QUELLE.
|---|

Hans Gottlob RühleHans Gottlob Rühle,
Richter am Arbeitsgericht Gießen,
Direktor des Arbeitsgerichts Marburg a.D.,
gibt Praxistips rund um das Thema Bewerbung und Arbeitsrecht.

 

Folge 265: Surfen im Internet – Kündigung V

Der Fall

    Die moderne Arbeitgeberin Maria Theresia wickelt ihrer Unternehmens- und Finanzberatung nur noch über das Internet ab. Entsprechend sind ihrer Mitarbeiter während der gesamten Arbeitszeit im Internet beschäftigt. Seit dem Jahr 2000 befindet sich auf der Startseite des Unternehmens oben links ein rot unterlegter Hinweis: „Internet nur zum dienstlichen Gebrauch“. Wird dieser Hinweis angeklickt, so erfolgt eine gesperrt geschriebene Warnung. Darin wird mitgeteilt, daß jeder Zugriff auf Internetseiten mit pornografischem, gewaltverherrlichendem oder rassistischem Inhalt registriert und gespeichert wird und daß Mitarbeiter, die hier tätig werden, mit arbeitsrechtlichen Konsequenzen rechnen müssen.
    Außerdem hat Maria Theresia durch ein Rundschreiben an alle Mitarbeiter auf das Verbot zur privaten Internetnutzung hingewiesen.
    Im Zuge einer Routinekontrolle der Festplatte stellte Maria Theresia fest, daß der von ihr ungeliebte, aber altgediente Mitarbeiter Fritz Pommerol in den letzten 3 Monaten ca. 30.000 Zugänge auf privaten Seiten aufzuweisen hatte, vorwiegend E-bay, aber auch verschiedene Chat-Foren. Großes Interesse hatte er auf Wohnmobil-Verkaufsseiten gerichtet und auf den Ankauf von Jagdgewehren. Besonders schmerzte sie das Interesse des alten Fritz bei Last-Minute-Angeboten für Reisen nach Schlesien.

|---|

ERFASSTE DATEN.
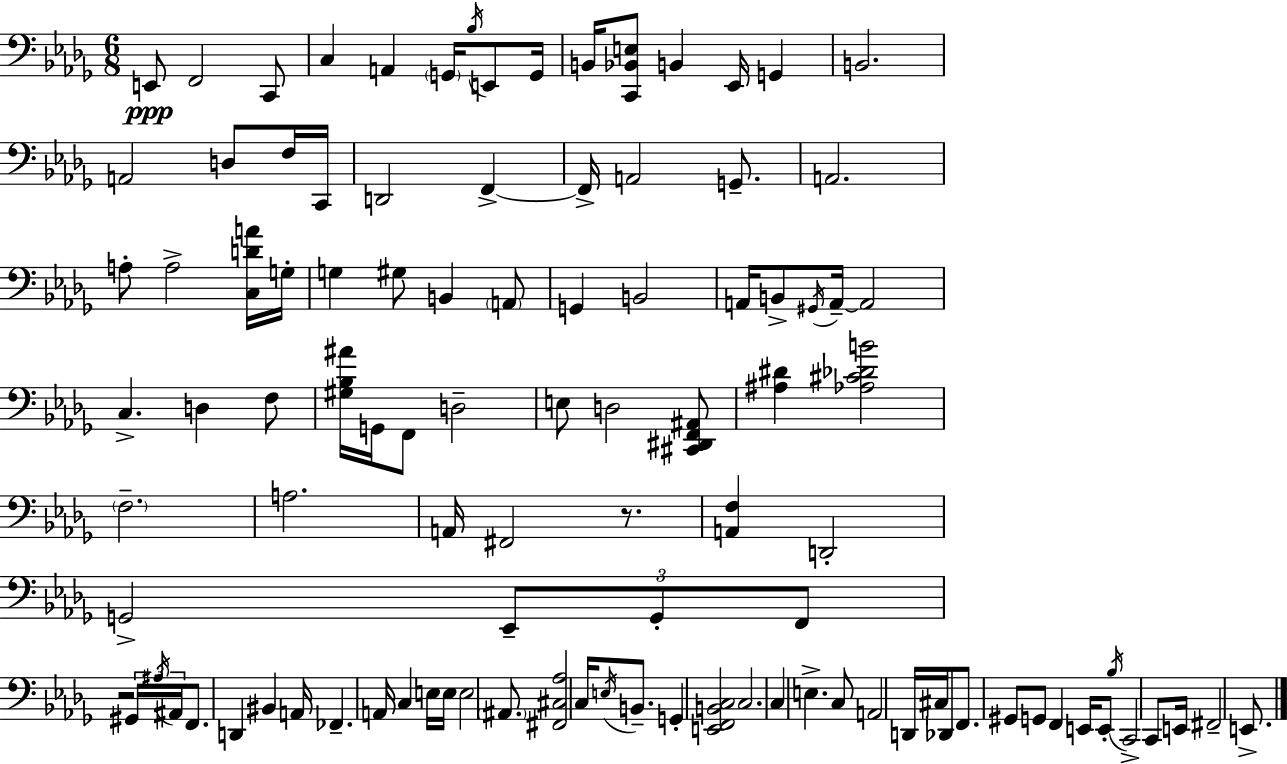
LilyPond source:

{
  \clef bass
  \numericTimeSignature
  \time 6/8
  \key bes \minor
  e,8\ppp f,2 c,8 | c4 a,4 \parenthesize g,16 \acciaccatura { bes16 } e,8 | g,16 b,16 <c, bes, e>8 b,4 ees,16 g,4 | b,2. | \break a,2 d8 f16 | c,16 d,2 f,4->~~ | f,16-> a,2 g,8.-- | a,2. | \break a8-. a2-> <c d' a'>16 | g16-. g4 gis8 b,4 \parenthesize a,8 | g,4 b,2 | a,16 b,8-> \acciaccatura { gis,16 } a,16--~~ a,2 | \break c4.-> d4 | f8 <gis bes ais'>16 g,16 f,8 d2-- | e8 d2 | <cis, dis, f, ais,>8 <ais dis'>4 <aes cis' des' b'>2 | \break \parenthesize f2.-- | a2. | a,16 fis,2 r8. | <a, f>4 d,2-. | \break g,2-> \tuplet 3/2 { ees,8-- | g,8-. f,8 } r2 | \tuplet 3/2 { gis,16 \acciaccatura { ais16 } ais,16 } f,8. d,4 bis,4 | a,16 fes,4.-- a,16 c4 | \break e16 e16 e2 | \parenthesize ais,8. <fis, cis aes>2 c16 | \acciaccatura { e16 } b,8.-- g,4-. <e, f, b, c>2 | c2. | \break c4 e4.-> | c8 a,2 | d,16 cis16 des,8 f,8. gis,8 g,8 f,4 | e,16 e,8-. \acciaccatura { bes16 } c,2-> | \break c,8 e,16 fis,2-- | e,8.-> \bar "|."
}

|---|

AUFGABEN.
[1] Beantworte anhand des Textes über private Internetnutzung diese Fragen:
(a) An welchem Gericht ist Hans Gottlob Rühle Richter?
(b) Seit welchem Jahr steht der rote Hinweis auf der Startseite des Unternehmens?
(c) Wie viele Zugänge auf privaten Seiten hatte Fritz Pommerol in den letzten 3 Monaten ungefähr?
[2] Tippe aus dem Text über private Internetnutzung den Abschnitt zwischen „Im Zuge einer“ und „Reisen nach Schlesien.“ genau ab, beide eingeschlossen.
[3] Schreib den Text über private Internetnutzung weiter, direkt nach seinem letzten Satz.

ANTWORTEN JE AUFGABE.
[1]
(a) Am Arbeitsgericht Gießen.
(b) Seit dem Jahr 2000.
(c) Ungefähr 30.000.

[2]
Im Zuge einer Routinekontrolle der Festplatte stellte Maria Theresia fest, daß der von ihr ungeliebte, aber altgediente Mitarbeiter Fritz Pommerol in den letzten 3 Monaten ca. 30.000 Zugänge auf privaten Seiten aufzuweisen hatte, vorwiegend E-bay, aber auch verschiedene Chat-Foren. Großes Interesse hatte er auf Wohnmobil-Verkaufsseiten gerichtet und auf den Ankauf von Jagdgewehren. Besonders schmerzte sie das Interesse des alten Fritz bei Last-Minute-Angeboten für Reisen nach Schlesien.

[3]
    Beim Arbeitnehmer Jerome Lustigk stellte sie fest, daß dieser stundenlang mit diversen Freundinnen gechattet hat. Außerdem hat er zu Hunderten pornografische Seiten und Videos heruntergeladen und dann teilweise per e-mail unter Angabe der Firmenadresse in seinem weiten Bekanntenkreis verschickt.
    Maria Theresia kündigt beiden Mitarbeitern wegen grober Treuewidrigkeit fristlos. Jerome und Fritz sind beleidigt, weil sie dies für eine überzogene Reaktion halten. Sie behaupten, von dem Verbot der privaten Internetnutzung nichts gesehen und gehört zu haben. Maria Theresia habe keine klaren Verhältnisse geschaffen. Allenfalls sei eine Abmahnung gerechtfertigt.

Die Lösung

10. Unbefugter Download

    Eine Verletzung der arbeitsvertraglichen Nebenpflichten kann sich auch daraus ergeben, daß ein Arbeitnehmer eine erhebliche Menge Daten aus dem Internet auf betriebliche Datensysteme herunterläd. Dies gilt insbesondere dann, wenn dadurch die betrieblichen Datensysteme bzw. ihre Speicherkapazitäten teilweise blockiert werden oder wenn damit die Gefahr einer möglichen Infizierung mit Viren oder anderen Störungen des betrieblichen Betriebssystems verbunden wären.
    Eine Pflichtverletzung könnte auch darin bestehen, daß die heruntergeladenen Daten, Videos etc. im Betrieb während der Arbeitszeit vom Arbeitnehmer weiterverarbeitet oder an andere Arbeitskollegen weiterversandt werden.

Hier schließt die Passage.